例えばアスタルテ書房には生田耕作の書き込み(書き入れというべきか)本が何冊かあるが、それなりの評価がされていて手が出ない。善行堂もそれなりの評価はしているのだろうが、サッと手が出る。とはいえ、全部買い占めるわけにもいかないため、数冊にとどめておいた。

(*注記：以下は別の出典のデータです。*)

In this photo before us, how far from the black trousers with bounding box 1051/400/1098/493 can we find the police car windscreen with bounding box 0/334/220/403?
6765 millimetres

上はトポール『リュシエンヌに薔薇を Four roses for Lucienne』(UNION GÉNÉRALE D'ÉDITIONS,1986, 元版は Christian Bourgois éditeur, 1967)。短編小説(奇妙な話ばかり)四十三篇が収められている。巻末の目次には旧蔵者によってV印(三篇)と0印(一篇)が付けられている。印はないが表題作の「リュシエンヌに薔薇を」には半ばまで訳語が書き込まれ、詳しく読んだ様子がうかがえる。
もう一冊の『La cuisine Cannibale』(Balland, 1986 新版、元版は 1970)、こちらには書き込みはない。挿絵入りでトポール好きにはうれしい一冊。カニバリスムはトポールの偏愛した主題である。

トポールについて以前『coto』に書いた文章をアップしておいた。お閑な方はお読みください。
ローラン・トポールのパリ(『coto』20)
http://sumus.exblog.jp/14536900/
それから一番書き込みが多かったのがこちら、マルセル・エイメ『マルタンの虚実の人生』(朝日出版、一九八二年三刷)のフランス語読本。おそらく教科書として用いたものか。トポールが挿絵を描いたエイメの著作集もあるように、当然ながらこれらの書物には某氏の好みが反映されていると推察された。